Reuters A BP petrol station that ran out of fuel can be seen in London, UK, on September 26, 2021. Reuters / Paul Childs
By Guy Falconbridge and Alistair Smoot
LONDON (Reuters) – As many as 90% of British fuel stations dried up in major English cities on Monday as supply chains tightened due to a shortage of trucks, prompting retailers to warn that the world’s fifth-largest economy could suffer.
After the Covid-1 pandemic epidemic, post-Brexit catastrophic shortages led to chaos in everything from food to fuel through the British supply chain, disrupting Christmas and increasing the risk of price rises.
Just days after Prime Minister Boris Johnson’s government spent millions of pounds to avoid food shortages due to the biggest cost of fertilizer production, ministers are urging people to refrain from buying in panic.
But on Sunday dozens of rows of vehicles were snatched from petrol stations across the country, swallowing supplies and forcing many gas stations to close.
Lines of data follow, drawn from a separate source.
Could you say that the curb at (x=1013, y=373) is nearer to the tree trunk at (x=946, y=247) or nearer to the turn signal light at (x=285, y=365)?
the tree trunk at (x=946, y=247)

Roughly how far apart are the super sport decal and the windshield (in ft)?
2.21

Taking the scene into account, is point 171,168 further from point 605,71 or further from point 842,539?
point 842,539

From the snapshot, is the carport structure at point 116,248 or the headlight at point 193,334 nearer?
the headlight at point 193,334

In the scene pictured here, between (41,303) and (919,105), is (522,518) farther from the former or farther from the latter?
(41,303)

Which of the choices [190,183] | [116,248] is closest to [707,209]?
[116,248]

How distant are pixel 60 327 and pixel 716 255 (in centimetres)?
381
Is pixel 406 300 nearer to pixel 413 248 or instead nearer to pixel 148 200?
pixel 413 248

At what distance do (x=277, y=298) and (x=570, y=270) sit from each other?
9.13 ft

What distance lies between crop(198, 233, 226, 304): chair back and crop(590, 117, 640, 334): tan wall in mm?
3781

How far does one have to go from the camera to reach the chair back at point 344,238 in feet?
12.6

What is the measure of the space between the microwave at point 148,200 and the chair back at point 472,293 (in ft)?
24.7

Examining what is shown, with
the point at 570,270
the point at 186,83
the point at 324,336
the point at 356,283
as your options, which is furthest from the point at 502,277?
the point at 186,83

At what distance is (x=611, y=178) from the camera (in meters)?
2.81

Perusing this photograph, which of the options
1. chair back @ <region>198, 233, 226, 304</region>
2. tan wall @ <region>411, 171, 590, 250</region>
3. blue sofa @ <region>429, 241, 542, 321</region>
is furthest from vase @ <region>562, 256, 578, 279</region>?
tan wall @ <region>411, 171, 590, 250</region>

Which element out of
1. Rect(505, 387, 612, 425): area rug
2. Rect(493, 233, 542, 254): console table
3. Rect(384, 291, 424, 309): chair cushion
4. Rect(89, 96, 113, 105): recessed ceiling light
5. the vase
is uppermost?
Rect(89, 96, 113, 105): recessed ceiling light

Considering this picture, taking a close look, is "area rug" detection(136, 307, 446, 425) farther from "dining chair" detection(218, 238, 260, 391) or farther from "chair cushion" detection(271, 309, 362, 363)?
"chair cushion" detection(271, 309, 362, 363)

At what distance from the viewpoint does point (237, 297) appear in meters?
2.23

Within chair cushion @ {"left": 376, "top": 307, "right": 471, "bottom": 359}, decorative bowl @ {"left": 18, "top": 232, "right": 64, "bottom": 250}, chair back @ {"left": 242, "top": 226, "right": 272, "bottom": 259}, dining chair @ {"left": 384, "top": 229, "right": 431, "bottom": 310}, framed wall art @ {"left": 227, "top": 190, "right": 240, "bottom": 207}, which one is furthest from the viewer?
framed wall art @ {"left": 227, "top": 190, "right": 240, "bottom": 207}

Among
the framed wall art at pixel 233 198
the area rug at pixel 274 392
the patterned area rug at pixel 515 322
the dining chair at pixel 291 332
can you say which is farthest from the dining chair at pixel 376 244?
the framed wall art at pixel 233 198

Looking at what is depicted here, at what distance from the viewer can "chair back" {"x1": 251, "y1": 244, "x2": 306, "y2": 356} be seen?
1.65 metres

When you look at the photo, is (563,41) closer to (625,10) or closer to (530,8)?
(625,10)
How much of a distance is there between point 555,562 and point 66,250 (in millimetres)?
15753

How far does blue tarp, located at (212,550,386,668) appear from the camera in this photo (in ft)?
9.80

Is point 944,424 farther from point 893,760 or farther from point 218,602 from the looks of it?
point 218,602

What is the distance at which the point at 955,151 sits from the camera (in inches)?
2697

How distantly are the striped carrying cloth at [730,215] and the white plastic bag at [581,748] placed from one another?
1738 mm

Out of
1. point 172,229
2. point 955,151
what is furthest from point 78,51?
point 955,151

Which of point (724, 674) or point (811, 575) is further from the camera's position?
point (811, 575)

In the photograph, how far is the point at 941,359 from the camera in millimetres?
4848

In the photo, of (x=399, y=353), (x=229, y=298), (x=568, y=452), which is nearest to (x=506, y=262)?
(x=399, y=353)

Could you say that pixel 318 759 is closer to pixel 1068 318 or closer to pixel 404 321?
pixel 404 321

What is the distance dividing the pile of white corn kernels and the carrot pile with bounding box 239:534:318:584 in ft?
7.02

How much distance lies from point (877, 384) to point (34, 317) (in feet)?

According to Reuters reporters, pumps across the British city were either closed or there were signs that fuel was unavailable.
The Petrol Retailers Association (PRA), which represents independent fuel retailers, now accounts for 5% of all forecourts in the UK.
“We are unfortunately seeing panic in many parts of the country to buy fuel,” Gordon Balmer, executive director of PRA, which has worked for BP (NYSE 🙂 for 30 years, told Reuters.
“We need some peace,” Balmer said. “Please don’t panic buy: if people shut down the network it becomes a self-fulfilling prophecy.”
Environment Secretary George Eustace said there was no shortage of fuel, urging people to stop buying panicked, and said the army had no plans to run trucks, although the defense ministry would assist in testing the trucks.
Hulier, gas stations and retailers warned that no immediate solution was found because the shortage of truck drivers – which could be estimated at 10,000 – was so severe, and because fuel transportation required additional training and licensing.
For months, supermarkets, processors and farmers have warned that a shortage of drivers for heavy goods vehicles (HGVs) is pushing the supply chain to a break point – making it harder to find products on shelves.
In the face of a fierce winter warning ahead, some EU politicians have linked supply chain pressures to the 2016 Brexit referendum and Britain’s subsequent decision to seek a distant relationship with the bloc.
Social Democrat candidate Olaf Schulz said Angela Merkel’s success as German chancellor was due to the fact that “the free movement of labor is part of the European Union and we have tried hard not to persuade the British to leave the union.”
“They decided differently. I hope they manage the problems that come from there,” Schulz said.
British ministers insisted that Brexit had nothing to do with the current trucker shortage, although about 25,000 trucks had returned to Europe before Brexit. Britain also failed to test 1,000,000 drivers during the Covid-1 lockdown.
On Sunday, the government announced plans to issue temporary visas for 5,000 foreign truck drivers.
Edwin Atema, head of research and enforcement at the Netherlands-based FNV union, told the BBC that EU drivers were unlikely to come to Britain considering the proposed terms.
“The EU staff we are talking to will not go to the UK for short-term visas so they can help the UK out of the shit they make,” Atema said.